The exception to bottom-up inference are type annotations. The typechecker propagates type requirements top-down into expressions. For example for list elements:

let xs: List[Int] = [
  42,
  // Type error: expected `Int` but found `String`.
  "43",
];

This means that the placement of a type annotation can affect how RCL reports a type error. Although all annotations are enforced, placing annotations closer to definitions generally results in clearer error messages. Suppose we modified the above example as follows:

// Inferred to have type `List[Any]` because we mix `Int` and `String`.
let xs = [42, "43"];

// Runtime type error: expected an instance of `Int`, but found string `"43"`.
let ys: List[Int] = xs;

In this case RCL can only report that a value failed a type check, and that this happened inside a list at index 1, but it can no longer pinpoint the location in the source code where the offending value came from.

Static checks

The type system is designed to help prevent bugs first and foremost, and to help make code more self-documenting and readable second. It is not a goal that every possible document that could be evaluated without the typechecker, is well-typed. For example, the following program has a static type error:

let xs: List[Int] = [];
// Error: Expected String but found Int.
let ys: List[String] = xs;
ys

If we remove the type annotations, the document evaluates to [], so the typechecker rejects a document that could have been evaluated.

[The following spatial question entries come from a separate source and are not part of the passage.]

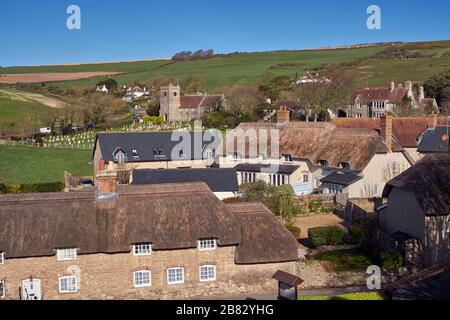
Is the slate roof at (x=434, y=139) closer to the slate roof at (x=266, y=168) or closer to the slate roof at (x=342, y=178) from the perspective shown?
the slate roof at (x=342, y=178)

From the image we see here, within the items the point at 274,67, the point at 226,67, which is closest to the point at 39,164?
the point at 274,67

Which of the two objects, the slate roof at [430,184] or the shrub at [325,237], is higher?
the slate roof at [430,184]

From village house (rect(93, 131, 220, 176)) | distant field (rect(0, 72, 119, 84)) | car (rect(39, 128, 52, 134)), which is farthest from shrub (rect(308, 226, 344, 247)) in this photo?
distant field (rect(0, 72, 119, 84))

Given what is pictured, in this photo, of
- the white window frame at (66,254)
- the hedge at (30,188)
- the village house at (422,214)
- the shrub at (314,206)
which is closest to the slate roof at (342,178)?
the shrub at (314,206)

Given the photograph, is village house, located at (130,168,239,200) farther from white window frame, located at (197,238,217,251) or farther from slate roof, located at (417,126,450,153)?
slate roof, located at (417,126,450,153)

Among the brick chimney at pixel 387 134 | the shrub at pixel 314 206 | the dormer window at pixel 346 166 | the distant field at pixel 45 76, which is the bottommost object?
the shrub at pixel 314 206

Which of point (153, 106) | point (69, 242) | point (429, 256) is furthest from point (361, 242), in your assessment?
point (153, 106)
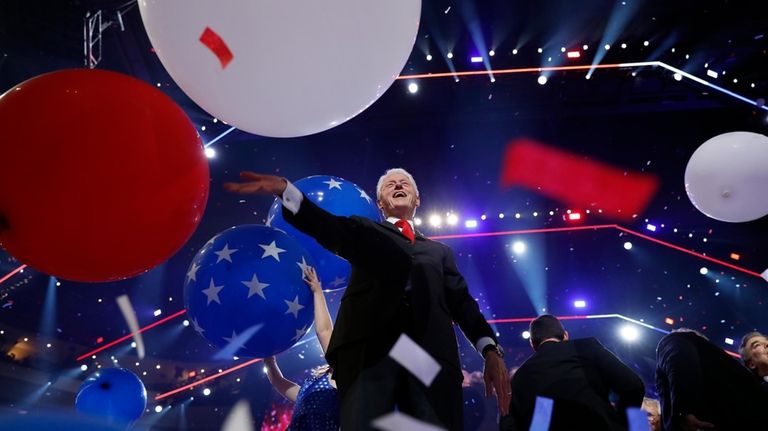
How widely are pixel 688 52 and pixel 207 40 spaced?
21.6 feet

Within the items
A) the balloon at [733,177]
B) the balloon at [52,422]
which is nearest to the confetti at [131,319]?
the balloon at [733,177]

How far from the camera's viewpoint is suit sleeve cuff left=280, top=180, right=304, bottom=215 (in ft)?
4.46

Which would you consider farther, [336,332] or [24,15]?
[24,15]

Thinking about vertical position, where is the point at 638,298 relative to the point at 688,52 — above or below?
below

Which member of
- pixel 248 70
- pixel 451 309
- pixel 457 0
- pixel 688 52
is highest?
pixel 457 0

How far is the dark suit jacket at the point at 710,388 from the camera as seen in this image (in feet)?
7.06

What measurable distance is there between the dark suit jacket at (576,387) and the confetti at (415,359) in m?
0.94

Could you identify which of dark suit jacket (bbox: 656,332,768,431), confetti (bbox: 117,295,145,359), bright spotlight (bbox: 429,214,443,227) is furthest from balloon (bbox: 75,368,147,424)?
bright spotlight (bbox: 429,214,443,227)

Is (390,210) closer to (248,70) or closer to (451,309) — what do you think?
(451,309)

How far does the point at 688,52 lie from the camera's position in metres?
6.09

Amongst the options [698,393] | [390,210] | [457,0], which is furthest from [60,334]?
[698,393]

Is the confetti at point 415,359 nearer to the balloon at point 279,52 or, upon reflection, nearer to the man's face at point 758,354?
the balloon at point 279,52

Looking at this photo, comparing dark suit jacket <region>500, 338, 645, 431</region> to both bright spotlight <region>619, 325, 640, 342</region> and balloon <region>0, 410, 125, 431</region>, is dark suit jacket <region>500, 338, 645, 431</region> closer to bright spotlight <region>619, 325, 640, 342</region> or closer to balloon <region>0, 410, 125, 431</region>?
balloon <region>0, 410, 125, 431</region>

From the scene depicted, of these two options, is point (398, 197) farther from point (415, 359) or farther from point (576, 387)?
point (576, 387)
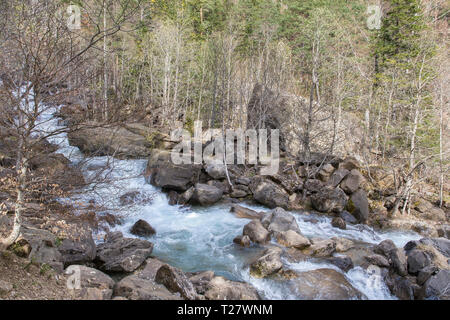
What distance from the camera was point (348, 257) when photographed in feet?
28.6

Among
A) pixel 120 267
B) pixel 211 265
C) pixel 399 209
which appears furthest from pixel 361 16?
pixel 120 267

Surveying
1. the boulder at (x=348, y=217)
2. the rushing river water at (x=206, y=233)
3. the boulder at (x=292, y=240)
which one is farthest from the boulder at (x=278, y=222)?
the boulder at (x=348, y=217)

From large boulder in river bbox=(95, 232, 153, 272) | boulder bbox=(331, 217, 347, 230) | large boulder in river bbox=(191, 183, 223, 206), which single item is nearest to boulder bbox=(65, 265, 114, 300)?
large boulder in river bbox=(95, 232, 153, 272)

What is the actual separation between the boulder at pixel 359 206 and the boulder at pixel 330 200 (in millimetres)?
320

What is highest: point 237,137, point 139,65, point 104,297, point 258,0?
point 258,0

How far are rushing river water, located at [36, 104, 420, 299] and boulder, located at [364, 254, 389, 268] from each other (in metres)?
0.65

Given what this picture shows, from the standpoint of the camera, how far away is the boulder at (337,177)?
14.3 m

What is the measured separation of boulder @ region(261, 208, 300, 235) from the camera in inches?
411

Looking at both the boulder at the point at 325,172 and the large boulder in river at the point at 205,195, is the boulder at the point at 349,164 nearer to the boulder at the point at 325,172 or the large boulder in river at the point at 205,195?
the boulder at the point at 325,172

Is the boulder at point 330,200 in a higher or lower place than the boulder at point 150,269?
higher

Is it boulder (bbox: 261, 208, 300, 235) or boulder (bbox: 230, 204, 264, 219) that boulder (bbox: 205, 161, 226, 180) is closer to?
boulder (bbox: 230, 204, 264, 219)
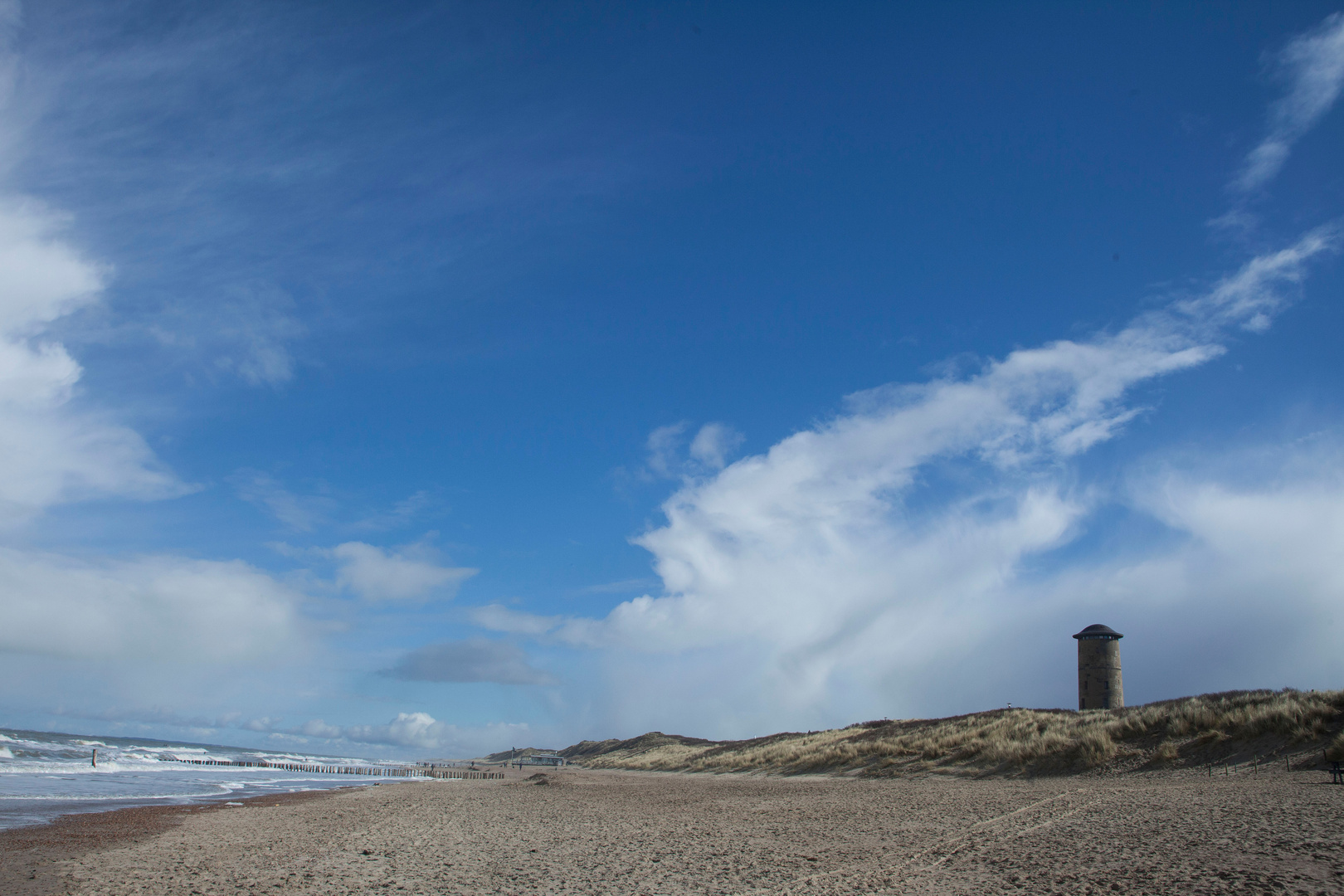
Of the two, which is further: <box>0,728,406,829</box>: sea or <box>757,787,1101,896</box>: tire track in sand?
<box>0,728,406,829</box>: sea

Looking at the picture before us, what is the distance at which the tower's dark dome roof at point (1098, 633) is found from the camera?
133 feet

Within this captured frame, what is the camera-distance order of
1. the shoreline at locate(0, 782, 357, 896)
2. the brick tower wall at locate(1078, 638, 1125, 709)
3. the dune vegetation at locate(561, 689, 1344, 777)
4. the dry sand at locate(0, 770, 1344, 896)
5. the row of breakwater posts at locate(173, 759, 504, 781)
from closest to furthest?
the dry sand at locate(0, 770, 1344, 896) < the shoreline at locate(0, 782, 357, 896) < the dune vegetation at locate(561, 689, 1344, 777) < the brick tower wall at locate(1078, 638, 1125, 709) < the row of breakwater posts at locate(173, 759, 504, 781)

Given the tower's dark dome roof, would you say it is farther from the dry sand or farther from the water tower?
the dry sand

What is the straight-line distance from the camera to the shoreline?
11.3 meters

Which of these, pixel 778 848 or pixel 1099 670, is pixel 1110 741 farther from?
pixel 778 848

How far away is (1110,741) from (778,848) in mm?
18682

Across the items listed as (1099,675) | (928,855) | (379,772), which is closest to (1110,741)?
(1099,675)

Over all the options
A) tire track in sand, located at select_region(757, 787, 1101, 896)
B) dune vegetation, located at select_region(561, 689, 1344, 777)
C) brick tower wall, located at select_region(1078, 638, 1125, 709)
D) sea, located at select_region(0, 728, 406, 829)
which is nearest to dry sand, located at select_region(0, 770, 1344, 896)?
tire track in sand, located at select_region(757, 787, 1101, 896)

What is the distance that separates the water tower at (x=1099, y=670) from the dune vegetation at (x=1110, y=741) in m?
2.85

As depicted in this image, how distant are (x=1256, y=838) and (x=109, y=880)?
16.1 meters

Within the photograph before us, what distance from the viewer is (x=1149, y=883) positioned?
8297 mm

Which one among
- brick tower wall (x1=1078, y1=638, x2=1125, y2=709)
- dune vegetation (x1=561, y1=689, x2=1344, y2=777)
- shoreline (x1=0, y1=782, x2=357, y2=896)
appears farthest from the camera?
brick tower wall (x1=1078, y1=638, x2=1125, y2=709)

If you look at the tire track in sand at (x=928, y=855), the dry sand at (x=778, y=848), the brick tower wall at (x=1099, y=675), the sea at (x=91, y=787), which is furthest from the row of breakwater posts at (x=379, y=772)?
the tire track in sand at (x=928, y=855)

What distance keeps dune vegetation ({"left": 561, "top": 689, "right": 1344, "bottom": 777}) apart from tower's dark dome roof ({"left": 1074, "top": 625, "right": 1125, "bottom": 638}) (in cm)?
506
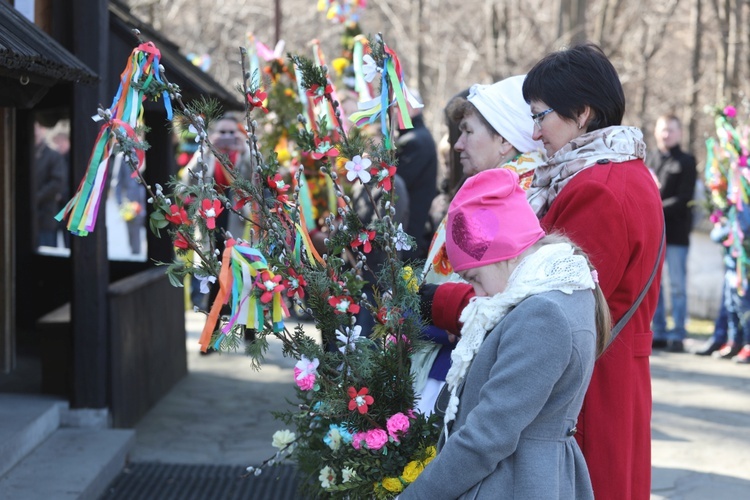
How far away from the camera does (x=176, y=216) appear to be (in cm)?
271

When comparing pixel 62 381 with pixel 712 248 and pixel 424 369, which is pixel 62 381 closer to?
pixel 424 369

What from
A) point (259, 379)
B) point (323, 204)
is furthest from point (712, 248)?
point (259, 379)

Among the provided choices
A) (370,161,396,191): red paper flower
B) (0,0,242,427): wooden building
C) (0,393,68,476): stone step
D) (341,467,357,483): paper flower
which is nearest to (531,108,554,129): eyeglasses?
(370,161,396,191): red paper flower

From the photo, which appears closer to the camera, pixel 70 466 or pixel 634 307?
pixel 634 307

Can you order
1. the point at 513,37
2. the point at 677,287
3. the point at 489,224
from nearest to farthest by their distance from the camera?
the point at 489,224
the point at 677,287
the point at 513,37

Here is another example of a program that has a static type error, despite not even having type annotations:

// This list is empty, but nonetheless inferred to have type `List[Int]`.
let integers = [for i in [1, 2, 3]: if i > 100: i];
// Type error: Expected Bool as argument to `not`, but found `Int`.
[for i in integers: not i]

Without the typechecker this code would execute just fine, because the ill-typed code path is never executed. But this above code is very likely a bug, and would fail when the parameters change. Therefore RCL prefers keeping the typechecker simple over making every executable document well-typed.

Further reading

For more background on the design of the type system and its implementation, see the blog post series, A type system for RCL.

  1. Introduction lays out the requirements of a type system for a configuration language.
  2. The type system describes the resulting type system and the theory underpinning it.
  3. Related work highlights type systems that inspired RCL’s type system, and contrasts it with a few other configuration languages.
  4. Implementing a typechecker in Rust goes over some of the implementation details, including how the error reporting works.

This series reflects the type system as of RCL 0.4.0 in July 2024.


  1. Unlike in Python, where external tools can statically typecheck type annotations, but they are ignored by the runtime. 

  2. Some languages, in particular those that use Hindley–Milner style type inference such as Haskell and Rust, can use information that occurs at a later point in the program to infer a type earlier in the program. While this is powerful, it also makes type errors more difficult to interpret, especially when combined with record types. Because RCL aims to be a language that humans can easily reason about, we opt for less powerful but simpler forward-only inference.